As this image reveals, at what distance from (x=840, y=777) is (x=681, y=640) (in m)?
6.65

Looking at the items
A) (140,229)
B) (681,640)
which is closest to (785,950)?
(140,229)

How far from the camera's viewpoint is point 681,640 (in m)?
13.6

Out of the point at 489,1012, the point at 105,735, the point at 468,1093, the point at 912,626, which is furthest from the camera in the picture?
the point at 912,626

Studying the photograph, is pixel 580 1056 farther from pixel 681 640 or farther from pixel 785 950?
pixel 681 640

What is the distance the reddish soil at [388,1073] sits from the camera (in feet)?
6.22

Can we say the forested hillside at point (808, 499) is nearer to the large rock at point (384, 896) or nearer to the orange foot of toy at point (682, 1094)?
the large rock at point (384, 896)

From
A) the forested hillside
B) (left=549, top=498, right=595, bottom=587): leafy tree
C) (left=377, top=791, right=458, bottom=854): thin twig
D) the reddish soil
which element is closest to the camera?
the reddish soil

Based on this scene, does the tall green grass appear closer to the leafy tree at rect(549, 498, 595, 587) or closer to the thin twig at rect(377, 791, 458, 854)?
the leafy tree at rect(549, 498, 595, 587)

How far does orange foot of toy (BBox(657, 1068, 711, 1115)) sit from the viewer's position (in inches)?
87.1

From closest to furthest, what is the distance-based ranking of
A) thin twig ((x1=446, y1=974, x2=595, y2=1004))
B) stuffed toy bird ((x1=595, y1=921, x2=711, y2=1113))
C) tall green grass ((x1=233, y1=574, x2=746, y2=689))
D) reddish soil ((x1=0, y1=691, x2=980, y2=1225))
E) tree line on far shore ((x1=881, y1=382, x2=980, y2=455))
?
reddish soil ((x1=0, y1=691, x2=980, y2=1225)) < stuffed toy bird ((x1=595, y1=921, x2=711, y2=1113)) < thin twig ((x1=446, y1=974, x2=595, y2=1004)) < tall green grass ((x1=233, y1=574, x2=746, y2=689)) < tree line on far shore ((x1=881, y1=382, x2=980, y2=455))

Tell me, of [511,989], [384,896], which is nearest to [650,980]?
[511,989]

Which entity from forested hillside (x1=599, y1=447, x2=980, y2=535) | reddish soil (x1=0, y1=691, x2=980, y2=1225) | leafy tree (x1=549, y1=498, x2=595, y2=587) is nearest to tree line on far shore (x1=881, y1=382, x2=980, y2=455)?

+++

◆ YOUR GOAL
Please copy all of the data above word for word, keeping every line in its original order.

◆ RESPONSE FOR THIS EXERCISE
As this image reveals, at what distance from (x=840, y=777) is (x=681, y=640) (in m)?
6.65

Looking at the items
A) (140,229)
B) (681,640)
which is closest to (785,950)?
(140,229)

How far from the camera's viewpoint is point 681,640 (in m)?
13.6

Out of the point at 489,1012, the point at 105,735, the point at 468,1093, the point at 912,626, which is furthest from the camera in the picture?
the point at 912,626

Studying the photograph, is pixel 580 1056 farther from pixel 681 640 or farther from pixel 785 950?
pixel 681 640

What is the distance the reddish soil at [388,1073] sits from the camera (in feet)?
6.22

Can we say the forested hillside at point (808, 499) is nearer to the large rock at point (384, 896) or nearer to the orange foot of toy at point (682, 1094)?
the large rock at point (384, 896)

From
A) the forested hillside
B) (left=549, top=498, right=595, bottom=587): leafy tree
C) (left=377, top=791, right=458, bottom=854): thin twig
D) the reddish soil
which element is closest to the camera?
the reddish soil

Based on this scene, does the tall green grass appear closer to the leafy tree at rect(549, 498, 595, 587) or closer to the thin twig at rect(377, 791, 458, 854)?
the leafy tree at rect(549, 498, 595, 587)

How far does orange foot of toy (BBox(657, 1068, 711, 1115)) sit from the viewer's position (in inches)?
87.1

From closest to furthest, what is the distance-based ranking of
A) thin twig ((x1=446, y1=974, x2=595, y2=1004))
B) stuffed toy bird ((x1=595, y1=921, x2=711, y2=1113))
C) tall green grass ((x1=233, y1=574, x2=746, y2=689))
D) reddish soil ((x1=0, y1=691, x2=980, y2=1225))
E) tree line on far shore ((x1=881, y1=382, x2=980, y2=455))
?
reddish soil ((x1=0, y1=691, x2=980, y2=1225)) < stuffed toy bird ((x1=595, y1=921, x2=711, y2=1113)) < thin twig ((x1=446, y1=974, x2=595, y2=1004)) < tall green grass ((x1=233, y1=574, x2=746, y2=689)) < tree line on far shore ((x1=881, y1=382, x2=980, y2=455))

Tell me, of [511,989], [384,896], which is nearest to [650,980]?
[511,989]

Which entity from forested hillside (x1=599, y1=447, x2=980, y2=535) | reddish soil (x1=0, y1=691, x2=980, y2=1225) | leafy tree (x1=549, y1=498, x2=595, y2=587) is nearest to tree line on far shore (x1=881, y1=382, x2=980, y2=455)?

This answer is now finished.